╭─ TEXT EXCERPT
I’m broadly interested in computer security and applied cryptography, especially techniques that enable Secure Decentralized Systems, a novel class of computer systems with unique security properties (such as transparency, verifiability, decentralized trust and governance).
My research aims to advance the technical foundation of decentralized systems, analyze the security of real-world deployments, and build practical tools to support applications in socially important domains.
I’m also affiliated with IC3, Center for Distributed Confidential Computing (CDCC) and Center for Algorithms, Data, and Market Design at Yale (CADMY).
At Yale, I teach Intro to Blockchain and Real-World Cryptography.
Building computer systems with transparency and integrity guarantees is a dream of security and cryptography research. As society grows more dependent on digital infrastructure, this goal is more urgent than ever.
Over the past decade, Secure Decentralized Systems, powered by cryptography and large-scale consensus protocols, have emerged as a promising path toward this vision, with early success in areas like stablecoins and Decentralized Finance.
My research advances the technical foundations of decentralized systems to support transformative applications. Specifically, I work on:
We devise and improve fundamental cryptographic techniques underpinning secure decentralized systems.
Oracles originate as systems to supply verifiable data to smart contracts, but applications go far beyond. Our papers Town Crier and DECO were among the first to formalize oracle security and realize it via verifiable provenance of TLS-encrypted data, turning HTTPS websites into sources of verifiable claims. These works initiated a rich exploration of the cryptographic techniques, as well as many real-world implementations.
Trusted Execution Environments (TEEs) are CPU-enforced mechanisms that enable remote program execution with confidentiality and integrity guarantees. We apply TEEs to enhance decentralized systems, for confidentiality (Ekiden), frontrunning prevention (Tesseract), energy efficiency (REM), and client-side security (Paralysis Proofs, CrudiTEE).
╰─
- WHAT IS ASKED -
1. Answer these questions from the research overview above:
(a) Which courses are taught at Yale?
(b) Which two papers are named as among the first to formalize oracle security?
(c) Which work applies TEEs to frontrunning prevention?
2. Rewrite the part of the rows that opens with the line containing "At what distance from the camera" and closes with the last row, replacing "camera" with "lens" and leaving everything else unchanged.
╭─ DATA RECORDS
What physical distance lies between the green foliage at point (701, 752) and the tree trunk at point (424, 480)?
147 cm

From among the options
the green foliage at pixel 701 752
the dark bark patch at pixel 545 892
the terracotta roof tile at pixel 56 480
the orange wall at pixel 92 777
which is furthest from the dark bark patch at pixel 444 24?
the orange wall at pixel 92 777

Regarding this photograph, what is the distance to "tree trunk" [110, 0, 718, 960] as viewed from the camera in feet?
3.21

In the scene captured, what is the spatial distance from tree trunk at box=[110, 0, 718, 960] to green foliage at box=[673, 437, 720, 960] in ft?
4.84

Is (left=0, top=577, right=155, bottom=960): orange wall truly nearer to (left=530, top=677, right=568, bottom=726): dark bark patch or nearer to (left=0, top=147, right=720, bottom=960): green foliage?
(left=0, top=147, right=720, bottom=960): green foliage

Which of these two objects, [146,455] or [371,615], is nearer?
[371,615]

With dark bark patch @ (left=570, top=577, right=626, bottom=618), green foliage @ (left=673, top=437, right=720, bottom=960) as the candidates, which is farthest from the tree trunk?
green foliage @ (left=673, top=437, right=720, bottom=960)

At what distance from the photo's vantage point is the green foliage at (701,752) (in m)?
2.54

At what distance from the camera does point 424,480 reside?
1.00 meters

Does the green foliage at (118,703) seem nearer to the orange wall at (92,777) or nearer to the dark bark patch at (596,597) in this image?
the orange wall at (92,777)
╰─
- EXPECTED OUTPUTS -
1.
(a) Intro to Blockchain and Real-World Cryptography
(b) Town Crier and DECO
(c) Tesseract

2.
At what distance from the lens does point 424,480 reside?
1.00 meters

Does the green foliage at (118,703) seem nearer to the orange wall at (92,777) or nearer to the dark bark patch at (596,597) in this image?
the orange wall at (92,777)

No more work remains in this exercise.